Скорбь — знание, и тот, кто им богаче,
Тот должен бы в страданиях постигнуть,
Что древо знания — не древо жизни.
Науки, философию, все тайны
Чудесного и всю земную мудрость,
Я все познал, и все постиг мой разум.
Что пользы в том?

Чайковский понял, что Манфред ищет забвения. Но ему важно было понять, что именно хочет забыть герой, что так мучает его. Когда он просит всесильных духов помочь ему найти забвение, они спрашивают, что именно он хочет забыть. Он не решается сказать.

Вы знаете. Того, что в сердце скрыто.
Прочтите в нем, я сам сказать не в силах.

Он просит о том же фею Альпийских гор. И только ей решается сказать:

И лишь одна, одна из всех…
Она была похожа на меня —
Все родственно в нас было.
Я полюбил и погубил ее.

Вот эти страдания были близки Чайковскому. На них он и сделал акцент. Манфред терзается памятью о страстно любимой им и погубленной Астарте.

Симфония «Манфред» — единственная у Чайковского симфония, имеющая развернутую программу, записанную в начале каждой части. Эту программу хочу привести вам полностью.

Первая часть. Манфред блуждает в Альпийских горах. Томимый роковыми вопросами бытия, терзаемый жгучей тоской безнадежности и памятью о преступном прошлом, он испытывает жестокие душевные муки. Глубоко проник Манфред в тайны магии и властительно сообщается с могущественными адскими силами; но ни они, и ничто на свете не может дать ему забвения, которого одного только он ищет и просит. Воспоминание о погибшей Астарте, некогда им страстно любимой, грызет и гложет его сердце, и нет ни границ, ни конца беспредельному отчаянию Манфреда.

Вторая часть. Альпийская фея является Манфреду в радуге из брызг водопада.

Третья часть. Пастораль. Картина простой, бедной, привольной жизни горных жителей[23].

Финал. Подземные чертоги Аримана. Появление Манфреда среди вакханалии. Вызов и появление тени Астарты. Он прощен. Смерть Манфреда.

Четырехчастная симфония с такой развернутой программой — уникальный случай среди симфоний Чайковского. Он действительно был в ней «сам не свой».

Вот в Пятой симфонии он был свой. И в ней с особой остротой проявились противоречия тех лет.

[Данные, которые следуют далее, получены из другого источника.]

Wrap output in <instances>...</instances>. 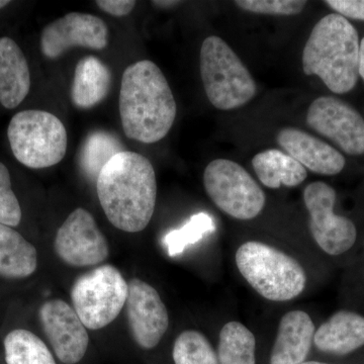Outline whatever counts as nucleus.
<instances>
[{
    "instance_id": "6",
    "label": "nucleus",
    "mask_w": 364,
    "mask_h": 364,
    "mask_svg": "<svg viewBox=\"0 0 364 364\" xmlns=\"http://www.w3.org/2000/svg\"><path fill=\"white\" fill-rule=\"evenodd\" d=\"M7 138L16 159L28 168L54 166L66 155L65 126L51 112L39 109L18 112L9 124Z\"/></svg>"
},
{
    "instance_id": "1",
    "label": "nucleus",
    "mask_w": 364,
    "mask_h": 364,
    "mask_svg": "<svg viewBox=\"0 0 364 364\" xmlns=\"http://www.w3.org/2000/svg\"><path fill=\"white\" fill-rule=\"evenodd\" d=\"M97 193L112 226L128 233L143 231L149 225L156 205L154 167L148 158L124 150L100 171Z\"/></svg>"
},
{
    "instance_id": "9",
    "label": "nucleus",
    "mask_w": 364,
    "mask_h": 364,
    "mask_svg": "<svg viewBox=\"0 0 364 364\" xmlns=\"http://www.w3.org/2000/svg\"><path fill=\"white\" fill-rule=\"evenodd\" d=\"M304 202L310 214L311 233L318 247L332 256L350 250L358 230L350 219L335 214V189L323 181L312 182L304 191Z\"/></svg>"
},
{
    "instance_id": "3",
    "label": "nucleus",
    "mask_w": 364,
    "mask_h": 364,
    "mask_svg": "<svg viewBox=\"0 0 364 364\" xmlns=\"http://www.w3.org/2000/svg\"><path fill=\"white\" fill-rule=\"evenodd\" d=\"M358 33L350 21L330 14L314 26L303 52L306 75L318 76L332 92L344 95L359 76Z\"/></svg>"
},
{
    "instance_id": "10",
    "label": "nucleus",
    "mask_w": 364,
    "mask_h": 364,
    "mask_svg": "<svg viewBox=\"0 0 364 364\" xmlns=\"http://www.w3.org/2000/svg\"><path fill=\"white\" fill-rule=\"evenodd\" d=\"M54 248L60 259L75 267L100 264L109 253L107 238L95 218L82 208L73 210L59 228Z\"/></svg>"
},
{
    "instance_id": "33",
    "label": "nucleus",
    "mask_w": 364,
    "mask_h": 364,
    "mask_svg": "<svg viewBox=\"0 0 364 364\" xmlns=\"http://www.w3.org/2000/svg\"><path fill=\"white\" fill-rule=\"evenodd\" d=\"M9 4H11V1H9V0H0V9L9 6Z\"/></svg>"
},
{
    "instance_id": "12",
    "label": "nucleus",
    "mask_w": 364,
    "mask_h": 364,
    "mask_svg": "<svg viewBox=\"0 0 364 364\" xmlns=\"http://www.w3.org/2000/svg\"><path fill=\"white\" fill-rule=\"evenodd\" d=\"M109 44V28L102 18L90 14L70 13L46 26L41 50L48 59L63 56L72 48L104 50Z\"/></svg>"
},
{
    "instance_id": "26",
    "label": "nucleus",
    "mask_w": 364,
    "mask_h": 364,
    "mask_svg": "<svg viewBox=\"0 0 364 364\" xmlns=\"http://www.w3.org/2000/svg\"><path fill=\"white\" fill-rule=\"evenodd\" d=\"M215 222L210 215L200 213L193 215L181 229L173 230L165 235L163 244L170 256L179 255L189 245L202 240L203 236L214 232Z\"/></svg>"
},
{
    "instance_id": "22",
    "label": "nucleus",
    "mask_w": 364,
    "mask_h": 364,
    "mask_svg": "<svg viewBox=\"0 0 364 364\" xmlns=\"http://www.w3.org/2000/svg\"><path fill=\"white\" fill-rule=\"evenodd\" d=\"M256 339L241 323L232 321L220 333L218 358L220 364H256Z\"/></svg>"
},
{
    "instance_id": "14",
    "label": "nucleus",
    "mask_w": 364,
    "mask_h": 364,
    "mask_svg": "<svg viewBox=\"0 0 364 364\" xmlns=\"http://www.w3.org/2000/svg\"><path fill=\"white\" fill-rule=\"evenodd\" d=\"M39 315L46 336L61 363L75 364L85 358L90 336L73 308L62 299H52L41 306Z\"/></svg>"
},
{
    "instance_id": "15",
    "label": "nucleus",
    "mask_w": 364,
    "mask_h": 364,
    "mask_svg": "<svg viewBox=\"0 0 364 364\" xmlns=\"http://www.w3.org/2000/svg\"><path fill=\"white\" fill-rule=\"evenodd\" d=\"M277 143L305 168L320 176H336L345 166V158L338 150L317 136L296 128L279 132Z\"/></svg>"
},
{
    "instance_id": "17",
    "label": "nucleus",
    "mask_w": 364,
    "mask_h": 364,
    "mask_svg": "<svg viewBox=\"0 0 364 364\" xmlns=\"http://www.w3.org/2000/svg\"><path fill=\"white\" fill-rule=\"evenodd\" d=\"M31 90V72L25 55L9 37L0 38V104L18 107Z\"/></svg>"
},
{
    "instance_id": "32",
    "label": "nucleus",
    "mask_w": 364,
    "mask_h": 364,
    "mask_svg": "<svg viewBox=\"0 0 364 364\" xmlns=\"http://www.w3.org/2000/svg\"><path fill=\"white\" fill-rule=\"evenodd\" d=\"M153 6L160 7V9H171V7L178 6L181 4V1H153Z\"/></svg>"
},
{
    "instance_id": "21",
    "label": "nucleus",
    "mask_w": 364,
    "mask_h": 364,
    "mask_svg": "<svg viewBox=\"0 0 364 364\" xmlns=\"http://www.w3.org/2000/svg\"><path fill=\"white\" fill-rule=\"evenodd\" d=\"M38 267L35 246L13 228L0 224V275L7 279H25Z\"/></svg>"
},
{
    "instance_id": "30",
    "label": "nucleus",
    "mask_w": 364,
    "mask_h": 364,
    "mask_svg": "<svg viewBox=\"0 0 364 364\" xmlns=\"http://www.w3.org/2000/svg\"><path fill=\"white\" fill-rule=\"evenodd\" d=\"M97 6L107 14L121 18L131 14L136 6V1L134 0H98Z\"/></svg>"
},
{
    "instance_id": "23",
    "label": "nucleus",
    "mask_w": 364,
    "mask_h": 364,
    "mask_svg": "<svg viewBox=\"0 0 364 364\" xmlns=\"http://www.w3.org/2000/svg\"><path fill=\"white\" fill-rule=\"evenodd\" d=\"M119 139L109 132L97 131L86 138L80 153V166L85 176L97 181L100 171L112 157L123 152Z\"/></svg>"
},
{
    "instance_id": "31",
    "label": "nucleus",
    "mask_w": 364,
    "mask_h": 364,
    "mask_svg": "<svg viewBox=\"0 0 364 364\" xmlns=\"http://www.w3.org/2000/svg\"><path fill=\"white\" fill-rule=\"evenodd\" d=\"M359 76L364 80V37L360 42V48H359Z\"/></svg>"
},
{
    "instance_id": "11",
    "label": "nucleus",
    "mask_w": 364,
    "mask_h": 364,
    "mask_svg": "<svg viewBox=\"0 0 364 364\" xmlns=\"http://www.w3.org/2000/svg\"><path fill=\"white\" fill-rule=\"evenodd\" d=\"M306 124L347 154H364L363 117L343 100L333 97L314 100L306 114Z\"/></svg>"
},
{
    "instance_id": "13",
    "label": "nucleus",
    "mask_w": 364,
    "mask_h": 364,
    "mask_svg": "<svg viewBox=\"0 0 364 364\" xmlns=\"http://www.w3.org/2000/svg\"><path fill=\"white\" fill-rule=\"evenodd\" d=\"M128 287L124 306L132 336L141 348H154L168 329V311L156 289L147 282L134 279Z\"/></svg>"
},
{
    "instance_id": "19",
    "label": "nucleus",
    "mask_w": 364,
    "mask_h": 364,
    "mask_svg": "<svg viewBox=\"0 0 364 364\" xmlns=\"http://www.w3.org/2000/svg\"><path fill=\"white\" fill-rule=\"evenodd\" d=\"M111 69L97 57L86 56L78 61L71 86V100L78 109H91L102 102L111 90Z\"/></svg>"
},
{
    "instance_id": "4",
    "label": "nucleus",
    "mask_w": 364,
    "mask_h": 364,
    "mask_svg": "<svg viewBox=\"0 0 364 364\" xmlns=\"http://www.w3.org/2000/svg\"><path fill=\"white\" fill-rule=\"evenodd\" d=\"M236 263L242 277L269 301H291L305 289L303 267L291 256L267 244L246 242L237 250Z\"/></svg>"
},
{
    "instance_id": "7",
    "label": "nucleus",
    "mask_w": 364,
    "mask_h": 364,
    "mask_svg": "<svg viewBox=\"0 0 364 364\" xmlns=\"http://www.w3.org/2000/svg\"><path fill=\"white\" fill-rule=\"evenodd\" d=\"M128 284L112 265H100L79 277L71 289L74 311L90 330H100L116 320L126 305Z\"/></svg>"
},
{
    "instance_id": "25",
    "label": "nucleus",
    "mask_w": 364,
    "mask_h": 364,
    "mask_svg": "<svg viewBox=\"0 0 364 364\" xmlns=\"http://www.w3.org/2000/svg\"><path fill=\"white\" fill-rule=\"evenodd\" d=\"M172 356L176 364H220L207 337L196 330H186L177 337Z\"/></svg>"
},
{
    "instance_id": "2",
    "label": "nucleus",
    "mask_w": 364,
    "mask_h": 364,
    "mask_svg": "<svg viewBox=\"0 0 364 364\" xmlns=\"http://www.w3.org/2000/svg\"><path fill=\"white\" fill-rule=\"evenodd\" d=\"M119 105L124 134L138 142H159L176 121L177 105L168 81L150 60L127 67Z\"/></svg>"
},
{
    "instance_id": "34",
    "label": "nucleus",
    "mask_w": 364,
    "mask_h": 364,
    "mask_svg": "<svg viewBox=\"0 0 364 364\" xmlns=\"http://www.w3.org/2000/svg\"><path fill=\"white\" fill-rule=\"evenodd\" d=\"M301 364H328V363H318V361H305V363Z\"/></svg>"
},
{
    "instance_id": "18",
    "label": "nucleus",
    "mask_w": 364,
    "mask_h": 364,
    "mask_svg": "<svg viewBox=\"0 0 364 364\" xmlns=\"http://www.w3.org/2000/svg\"><path fill=\"white\" fill-rule=\"evenodd\" d=\"M314 343L318 350L346 355L364 346V318L351 311H339L318 328Z\"/></svg>"
},
{
    "instance_id": "16",
    "label": "nucleus",
    "mask_w": 364,
    "mask_h": 364,
    "mask_svg": "<svg viewBox=\"0 0 364 364\" xmlns=\"http://www.w3.org/2000/svg\"><path fill=\"white\" fill-rule=\"evenodd\" d=\"M315 325L308 313L291 311L280 320L270 364L305 363L315 336Z\"/></svg>"
},
{
    "instance_id": "20",
    "label": "nucleus",
    "mask_w": 364,
    "mask_h": 364,
    "mask_svg": "<svg viewBox=\"0 0 364 364\" xmlns=\"http://www.w3.org/2000/svg\"><path fill=\"white\" fill-rule=\"evenodd\" d=\"M252 166L261 183L268 188L277 189L282 186L294 188L308 176L306 169L301 163L277 149L265 150L256 154Z\"/></svg>"
},
{
    "instance_id": "5",
    "label": "nucleus",
    "mask_w": 364,
    "mask_h": 364,
    "mask_svg": "<svg viewBox=\"0 0 364 364\" xmlns=\"http://www.w3.org/2000/svg\"><path fill=\"white\" fill-rule=\"evenodd\" d=\"M200 75L208 100L221 111L238 109L257 92L250 72L231 47L217 36H210L203 42Z\"/></svg>"
},
{
    "instance_id": "29",
    "label": "nucleus",
    "mask_w": 364,
    "mask_h": 364,
    "mask_svg": "<svg viewBox=\"0 0 364 364\" xmlns=\"http://www.w3.org/2000/svg\"><path fill=\"white\" fill-rule=\"evenodd\" d=\"M325 4L345 18L364 21V0H327Z\"/></svg>"
},
{
    "instance_id": "8",
    "label": "nucleus",
    "mask_w": 364,
    "mask_h": 364,
    "mask_svg": "<svg viewBox=\"0 0 364 364\" xmlns=\"http://www.w3.org/2000/svg\"><path fill=\"white\" fill-rule=\"evenodd\" d=\"M203 186L213 203L237 220H252L264 208L267 198L259 184L238 163L215 159L203 172Z\"/></svg>"
},
{
    "instance_id": "24",
    "label": "nucleus",
    "mask_w": 364,
    "mask_h": 364,
    "mask_svg": "<svg viewBox=\"0 0 364 364\" xmlns=\"http://www.w3.org/2000/svg\"><path fill=\"white\" fill-rule=\"evenodd\" d=\"M7 364H56L51 352L33 333L14 330L4 339Z\"/></svg>"
},
{
    "instance_id": "27",
    "label": "nucleus",
    "mask_w": 364,
    "mask_h": 364,
    "mask_svg": "<svg viewBox=\"0 0 364 364\" xmlns=\"http://www.w3.org/2000/svg\"><path fill=\"white\" fill-rule=\"evenodd\" d=\"M21 221V205L11 188V174L0 162V224L13 228L18 226Z\"/></svg>"
},
{
    "instance_id": "28",
    "label": "nucleus",
    "mask_w": 364,
    "mask_h": 364,
    "mask_svg": "<svg viewBox=\"0 0 364 364\" xmlns=\"http://www.w3.org/2000/svg\"><path fill=\"white\" fill-rule=\"evenodd\" d=\"M237 6L246 11L267 16H289L301 14L305 9L304 0H237Z\"/></svg>"
}]
</instances>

Чайковский писал ее летом 1888 года в имении Фроловском, которое он знал давно и где снял домик. «Я совершенно влюблен в Фроловское», — писал он брату. Сначала работа продвигалась с большим трудом, и Чайковский даже начал сомневаться в своих возможностях. Он писал: «Буду теперь усиленно работать, мне ужасно хочется доказать не только друзьям, но и самому себе, что я еще не выдохся. Частенько находит на меня сомнение в себе и является вопрос: не пора ли остановиться, не слишком ли я напрягал всегда свою фантазию, не иссяк ли источник? Ведь когда-нибудь должно же это случиться, если мне суждено еще десяток-другой лет прожить, и почему не знать, что не пришло еще время слагать оружие?»